Exercício A:
As afirmações abaixo estão de acordo com o trecho sobre direitos fundamentais na esfera privada? (i) A tese criticada passa a depender da produção legislativa infraconstitucional. (ii) A teoria aceita a incidência direta dos direitos fundamentais na esfera privada. (iii) Segundo o alerta da teoria, essa latitude dos direitos fundamentais reduziria o poder do Estado. Responda sim ou não a cada uma, citando literalmente as palavras do trecho que decidem a resposta.

Conforme aponta a doutrina,
a assunção de tal tese adota uma perspectiva hipertorfiada do que seja autonomia privada e fragiliza a si mesma, uma vez que passa a ser dependente da produção legislativa infraconstitucional (e da interpretação da mesma) [18].
Essa teoria pretende um maior resguardo ao principio da autonomia e do livre desenvolvimento da personalidade. Nesse contexto, ao recusar a incidência direta dos direitos fundamentais na esfera privada, alerta que
uma tal latitude dos direitos fundamentais redundaria num incremento do poder do Estado, que ganharia espaço para uma crescente ingerência na vida privada do individuo, a pretexto de fiscalizar o cumprimento dos deveres resultantes da incidência dos direitos fundamentais sobre as relações particulares [19].

Entradas da tarefa:
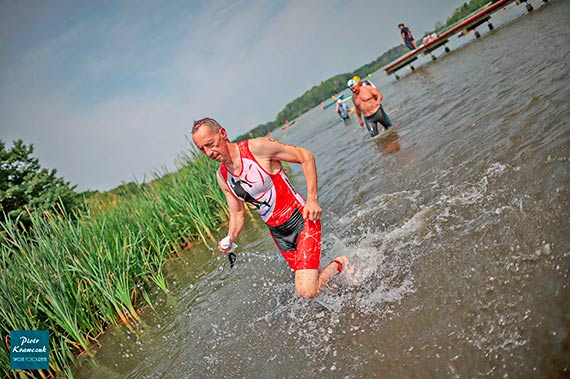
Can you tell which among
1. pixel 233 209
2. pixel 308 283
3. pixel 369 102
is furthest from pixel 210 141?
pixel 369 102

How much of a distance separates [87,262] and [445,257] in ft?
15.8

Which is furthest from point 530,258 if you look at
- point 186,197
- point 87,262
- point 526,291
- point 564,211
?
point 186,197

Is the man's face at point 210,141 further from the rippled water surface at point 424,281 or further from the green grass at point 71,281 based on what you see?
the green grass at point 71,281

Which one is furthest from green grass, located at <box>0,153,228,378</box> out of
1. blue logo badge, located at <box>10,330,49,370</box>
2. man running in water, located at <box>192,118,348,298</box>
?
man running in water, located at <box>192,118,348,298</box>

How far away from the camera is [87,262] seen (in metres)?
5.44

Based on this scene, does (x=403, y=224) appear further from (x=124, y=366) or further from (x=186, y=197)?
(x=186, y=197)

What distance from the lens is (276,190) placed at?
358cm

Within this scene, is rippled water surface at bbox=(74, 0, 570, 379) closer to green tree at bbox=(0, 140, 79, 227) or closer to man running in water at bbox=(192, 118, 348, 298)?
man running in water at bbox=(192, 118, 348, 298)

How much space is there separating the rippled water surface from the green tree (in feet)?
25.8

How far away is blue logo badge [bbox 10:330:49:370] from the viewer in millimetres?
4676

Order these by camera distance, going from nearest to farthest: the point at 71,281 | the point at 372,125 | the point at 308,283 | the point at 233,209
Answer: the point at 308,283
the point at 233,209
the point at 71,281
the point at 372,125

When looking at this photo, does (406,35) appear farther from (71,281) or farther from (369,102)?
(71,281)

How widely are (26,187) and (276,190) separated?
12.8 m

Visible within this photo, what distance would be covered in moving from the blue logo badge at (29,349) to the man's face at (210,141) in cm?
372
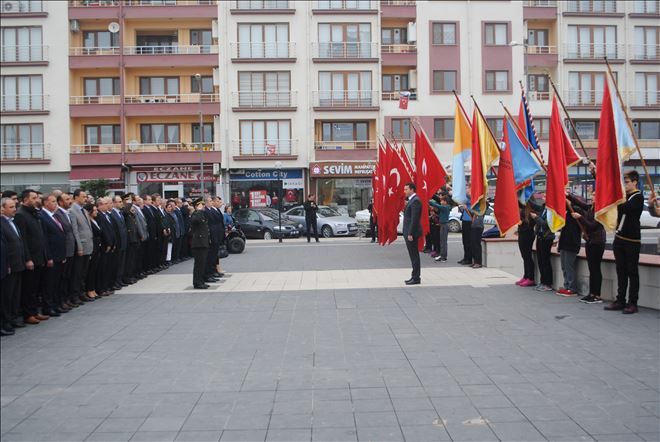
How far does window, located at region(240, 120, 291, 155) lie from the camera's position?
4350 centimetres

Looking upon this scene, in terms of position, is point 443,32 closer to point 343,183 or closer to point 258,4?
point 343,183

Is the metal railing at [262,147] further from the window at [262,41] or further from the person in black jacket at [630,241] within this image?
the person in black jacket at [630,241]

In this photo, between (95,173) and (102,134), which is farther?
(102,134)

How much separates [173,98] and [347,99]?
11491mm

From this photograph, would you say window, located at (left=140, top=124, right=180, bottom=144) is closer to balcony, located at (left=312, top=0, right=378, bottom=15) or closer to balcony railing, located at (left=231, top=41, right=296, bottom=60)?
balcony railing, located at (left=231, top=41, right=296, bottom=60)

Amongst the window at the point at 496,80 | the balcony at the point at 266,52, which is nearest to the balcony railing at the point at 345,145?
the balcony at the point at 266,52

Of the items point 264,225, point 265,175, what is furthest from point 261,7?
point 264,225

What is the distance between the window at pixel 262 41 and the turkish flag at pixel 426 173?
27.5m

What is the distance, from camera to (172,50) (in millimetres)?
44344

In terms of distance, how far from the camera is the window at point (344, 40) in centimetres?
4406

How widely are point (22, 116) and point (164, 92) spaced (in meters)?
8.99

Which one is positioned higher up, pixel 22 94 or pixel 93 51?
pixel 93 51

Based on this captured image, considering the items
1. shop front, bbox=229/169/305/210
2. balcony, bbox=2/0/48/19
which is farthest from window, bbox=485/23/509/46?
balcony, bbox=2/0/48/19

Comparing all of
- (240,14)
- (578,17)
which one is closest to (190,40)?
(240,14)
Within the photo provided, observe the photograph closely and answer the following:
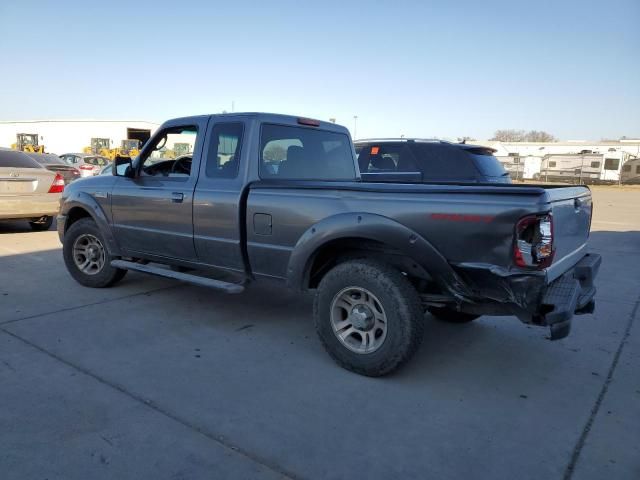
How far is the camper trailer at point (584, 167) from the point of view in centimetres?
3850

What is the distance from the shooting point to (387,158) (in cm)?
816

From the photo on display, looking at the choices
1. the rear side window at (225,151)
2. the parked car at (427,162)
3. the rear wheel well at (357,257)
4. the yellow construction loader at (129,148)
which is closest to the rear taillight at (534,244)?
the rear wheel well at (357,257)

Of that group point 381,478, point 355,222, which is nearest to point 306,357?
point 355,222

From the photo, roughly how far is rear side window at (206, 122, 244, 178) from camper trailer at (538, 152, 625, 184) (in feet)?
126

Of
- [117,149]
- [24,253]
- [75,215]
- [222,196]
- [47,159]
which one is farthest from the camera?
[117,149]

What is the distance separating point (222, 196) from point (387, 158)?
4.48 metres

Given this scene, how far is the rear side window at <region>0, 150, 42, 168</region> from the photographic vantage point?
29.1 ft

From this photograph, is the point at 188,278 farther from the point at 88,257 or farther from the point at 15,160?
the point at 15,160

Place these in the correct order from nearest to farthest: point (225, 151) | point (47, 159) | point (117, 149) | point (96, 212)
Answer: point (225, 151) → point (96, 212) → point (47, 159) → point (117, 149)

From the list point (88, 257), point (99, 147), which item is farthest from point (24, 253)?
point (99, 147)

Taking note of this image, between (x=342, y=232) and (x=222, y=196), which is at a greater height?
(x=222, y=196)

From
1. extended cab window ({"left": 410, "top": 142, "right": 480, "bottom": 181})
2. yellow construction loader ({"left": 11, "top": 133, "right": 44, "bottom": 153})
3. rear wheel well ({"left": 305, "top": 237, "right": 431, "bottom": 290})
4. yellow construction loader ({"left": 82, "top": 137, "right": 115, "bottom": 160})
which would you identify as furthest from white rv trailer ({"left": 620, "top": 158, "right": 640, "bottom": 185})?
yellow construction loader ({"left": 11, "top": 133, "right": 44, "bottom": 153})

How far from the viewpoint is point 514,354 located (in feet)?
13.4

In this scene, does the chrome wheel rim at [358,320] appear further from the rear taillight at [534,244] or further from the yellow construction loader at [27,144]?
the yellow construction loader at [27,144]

---

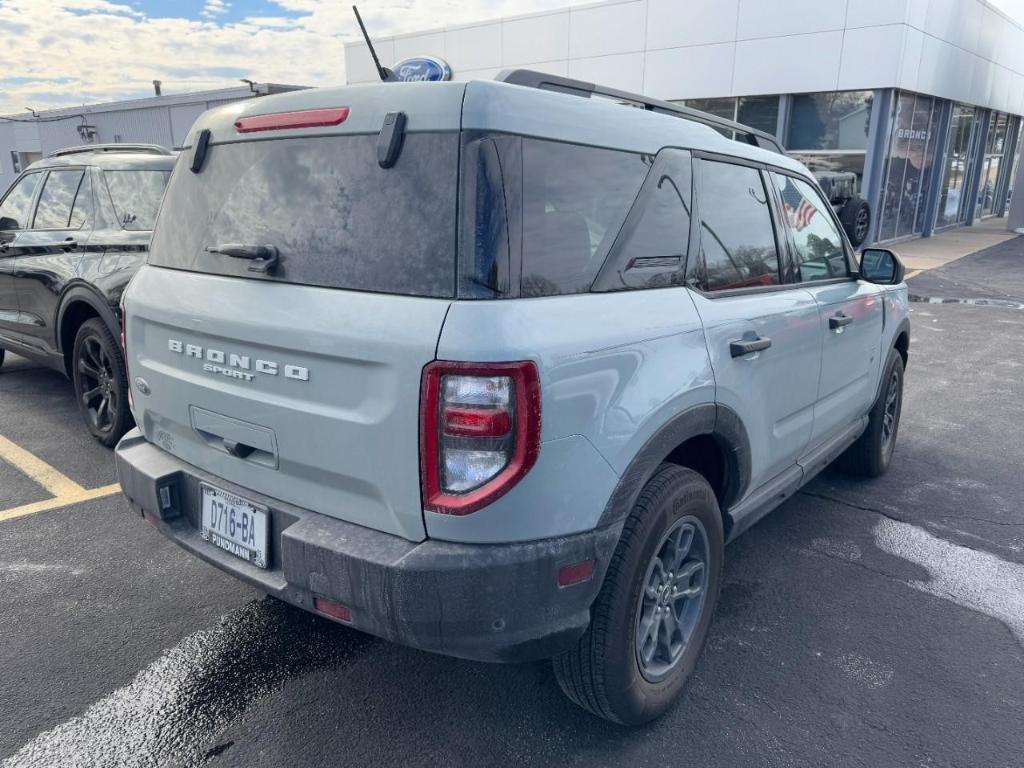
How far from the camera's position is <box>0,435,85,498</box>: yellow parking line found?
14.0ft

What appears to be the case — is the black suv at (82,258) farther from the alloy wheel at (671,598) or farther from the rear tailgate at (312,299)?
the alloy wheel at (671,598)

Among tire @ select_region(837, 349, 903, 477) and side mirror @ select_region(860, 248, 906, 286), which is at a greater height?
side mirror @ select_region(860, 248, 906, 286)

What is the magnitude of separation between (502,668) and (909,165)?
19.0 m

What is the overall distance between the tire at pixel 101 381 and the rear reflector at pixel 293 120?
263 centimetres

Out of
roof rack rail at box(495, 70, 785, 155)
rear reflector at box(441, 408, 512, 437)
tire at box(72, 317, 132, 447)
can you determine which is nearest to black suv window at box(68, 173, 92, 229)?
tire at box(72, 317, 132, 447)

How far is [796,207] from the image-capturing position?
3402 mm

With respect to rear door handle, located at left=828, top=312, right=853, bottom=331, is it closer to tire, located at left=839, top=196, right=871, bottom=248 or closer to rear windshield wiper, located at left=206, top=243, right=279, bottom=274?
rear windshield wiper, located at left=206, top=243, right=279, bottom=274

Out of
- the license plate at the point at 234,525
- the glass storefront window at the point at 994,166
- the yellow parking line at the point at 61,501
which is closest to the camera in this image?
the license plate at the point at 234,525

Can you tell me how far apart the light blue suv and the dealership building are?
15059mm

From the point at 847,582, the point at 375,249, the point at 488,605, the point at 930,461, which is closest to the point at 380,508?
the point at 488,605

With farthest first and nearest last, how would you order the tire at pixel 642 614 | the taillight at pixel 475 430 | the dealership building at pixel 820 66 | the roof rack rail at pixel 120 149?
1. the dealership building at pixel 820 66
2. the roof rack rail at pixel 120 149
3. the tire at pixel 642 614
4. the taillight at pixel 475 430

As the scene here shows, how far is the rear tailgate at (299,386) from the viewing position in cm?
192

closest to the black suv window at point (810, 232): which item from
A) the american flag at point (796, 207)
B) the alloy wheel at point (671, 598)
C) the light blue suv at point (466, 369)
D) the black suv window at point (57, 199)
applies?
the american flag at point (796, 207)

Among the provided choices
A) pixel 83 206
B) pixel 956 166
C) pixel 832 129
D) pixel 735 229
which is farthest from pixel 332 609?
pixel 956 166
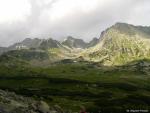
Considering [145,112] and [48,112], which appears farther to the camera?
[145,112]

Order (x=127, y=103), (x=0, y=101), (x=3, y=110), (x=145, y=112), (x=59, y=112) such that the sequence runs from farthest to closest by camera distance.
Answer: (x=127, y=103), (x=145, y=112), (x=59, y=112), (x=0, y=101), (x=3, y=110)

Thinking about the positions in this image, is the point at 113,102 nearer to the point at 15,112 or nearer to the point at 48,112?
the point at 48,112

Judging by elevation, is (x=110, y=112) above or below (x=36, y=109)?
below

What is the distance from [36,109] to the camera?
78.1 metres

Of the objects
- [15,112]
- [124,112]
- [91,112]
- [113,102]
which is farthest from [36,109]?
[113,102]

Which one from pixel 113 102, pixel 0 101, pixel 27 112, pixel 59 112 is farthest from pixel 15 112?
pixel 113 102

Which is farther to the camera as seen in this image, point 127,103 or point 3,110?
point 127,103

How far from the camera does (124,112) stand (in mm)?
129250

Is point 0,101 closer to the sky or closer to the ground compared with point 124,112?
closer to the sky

Exercício B:
Reproduza, nas entradas, tudo desde a linha que contém “With farthest first” até a linha que contém “4. the taillight at pixel 475 430”, incluindo essas duas linhas.

Resposta esperada A:
(i) Sim: “passa a ser dependente da produção legislativa infraconstitucional”
(ii) Não: “ao recusar a incidência direta dos direitos fundamentais na esfera privada”
(iii) Não: “redundaria num incremento do poder do Estado”

Resposta esperada B:
With farthest first and nearest last, how would you order the tire at pixel 642 614 | the taillight at pixel 475 430 | the dealership building at pixel 820 66 | the roof rack rail at pixel 120 149?
1. the dealership building at pixel 820 66
2. the roof rack rail at pixel 120 149
3. the tire at pixel 642 614
4. the taillight at pixel 475 430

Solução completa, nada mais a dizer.